- [Problem requirements]: Present the lines of the records as a numbered list, starting at the line containing "What is the span" and running through the end of the records, with both ends included and blank lines left out.

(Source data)
>> Begin

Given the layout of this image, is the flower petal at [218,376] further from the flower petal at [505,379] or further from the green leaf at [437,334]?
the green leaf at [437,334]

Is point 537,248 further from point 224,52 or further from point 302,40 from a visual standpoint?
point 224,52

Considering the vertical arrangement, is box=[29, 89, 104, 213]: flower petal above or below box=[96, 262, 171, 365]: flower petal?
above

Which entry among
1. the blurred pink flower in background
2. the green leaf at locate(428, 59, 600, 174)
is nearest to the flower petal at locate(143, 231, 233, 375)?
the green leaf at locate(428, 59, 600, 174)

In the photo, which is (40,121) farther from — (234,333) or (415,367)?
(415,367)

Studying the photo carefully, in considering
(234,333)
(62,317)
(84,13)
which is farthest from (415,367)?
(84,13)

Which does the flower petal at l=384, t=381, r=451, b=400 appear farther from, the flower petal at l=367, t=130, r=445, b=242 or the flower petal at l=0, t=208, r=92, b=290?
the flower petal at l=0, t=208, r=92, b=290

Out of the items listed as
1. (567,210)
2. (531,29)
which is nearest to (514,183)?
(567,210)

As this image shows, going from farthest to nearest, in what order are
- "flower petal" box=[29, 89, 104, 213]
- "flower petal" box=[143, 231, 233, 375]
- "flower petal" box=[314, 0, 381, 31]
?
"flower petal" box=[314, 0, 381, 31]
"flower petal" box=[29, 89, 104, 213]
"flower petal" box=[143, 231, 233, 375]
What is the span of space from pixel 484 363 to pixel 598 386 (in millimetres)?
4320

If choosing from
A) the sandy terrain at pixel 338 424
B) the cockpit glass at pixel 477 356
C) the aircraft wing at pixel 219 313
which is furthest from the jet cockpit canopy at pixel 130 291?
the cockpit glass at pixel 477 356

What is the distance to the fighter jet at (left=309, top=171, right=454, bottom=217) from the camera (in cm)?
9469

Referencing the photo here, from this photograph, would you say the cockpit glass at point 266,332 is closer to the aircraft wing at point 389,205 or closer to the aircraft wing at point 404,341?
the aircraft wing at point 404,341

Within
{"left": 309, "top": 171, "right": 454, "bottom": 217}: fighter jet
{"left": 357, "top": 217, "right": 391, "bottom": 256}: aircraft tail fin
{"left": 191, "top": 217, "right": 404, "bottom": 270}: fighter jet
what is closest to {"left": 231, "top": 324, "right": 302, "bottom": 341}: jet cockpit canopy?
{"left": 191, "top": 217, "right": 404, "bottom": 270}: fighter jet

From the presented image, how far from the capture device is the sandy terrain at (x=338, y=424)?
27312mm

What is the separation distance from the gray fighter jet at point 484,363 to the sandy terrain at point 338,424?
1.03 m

>> End

- [Task result]:
1. What is the span of space from pixel 484 363 to pixel 598 386 (in millimetres)?
2. 4320
3. If choosing from
4. A) the sandy terrain at pixel 338 424
5. B) the cockpit glass at pixel 477 356
6. C) the aircraft wing at pixel 219 313
7. which is furthest from the jet cockpit canopy at pixel 130 291?
8. the cockpit glass at pixel 477 356
9. What is the distance to the fighter jet at (left=309, top=171, right=454, bottom=217) from the camera (in cm)?
10. 9469
11. Referencing the photo here, from this photograph, would you say the cockpit glass at point 266,332 is closer to the aircraft wing at point 389,205 or closer to the aircraft wing at point 404,341?
12. the aircraft wing at point 404,341
13. Within
14. {"left": 309, "top": 171, "right": 454, "bottom": 217}: fighter jet
15. {"left": 357, "top": 217, "right": 391, "bottom": 256}: aircraft tail fin
16. {"left": 191, "top": 217, "right": 404, "bottom": 270}: fighter jet
17. what is closest to {"left": 231, "top": 324, "right": 302, "bottom": 341}: jet cockpit canopy?
18. {"left": 191, "top": 217, "right": 404, "bottom": 270}: fighter jet
19. From the presented image, how far from the capture device is the sandy terrain at (x=338, y=424)?
20. 27312mm
21. What is the separation distance from the gray fighter jet at point 484,363 to the sandy terrain at point 338,424?
22. 1.03 m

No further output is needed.